*** Opening of Information shown ***

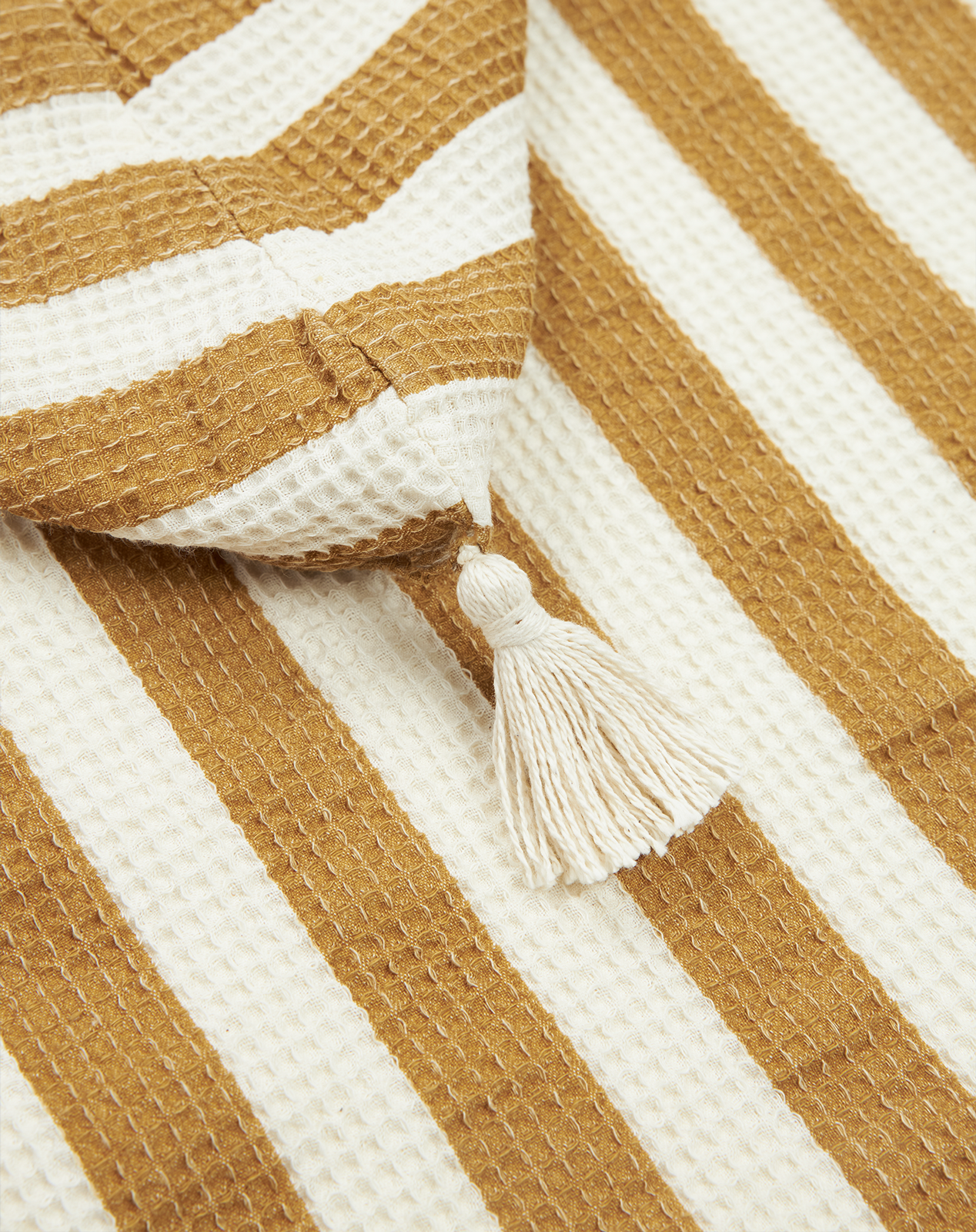 Beach poncho with cotton gauze lining Portofino 6-9Y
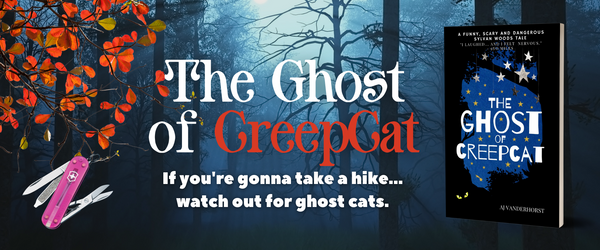 The Ghost of CreepCat, Standalone Novella (Dents & Scratches Sale)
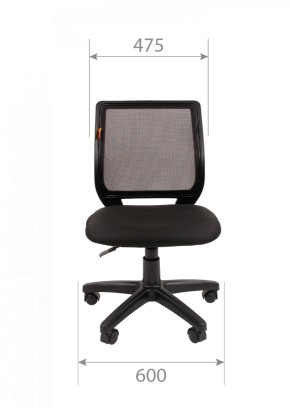 Кресло для оператора CHAIRMAN 699 Б/Л (ткань стандарт/сетка TW-04) в Режи - rezh.ok-mebel.com | фото 6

*** Close of Information shown ***

Task goal: Please give again only those lines that run from the one containing "The Ghost of" through the final line of the listing, both included, exactly as written and without pictures.

Answer section:
 The Ghost of CreepCat, Standalone Novella (Dents & Scratches Sale)
 Кресло для оператора CHAIRMAN 699 Б/Л (ткань стандарт/сетка TW-04) в Режи - rezh.ok-mebel.com | фото 6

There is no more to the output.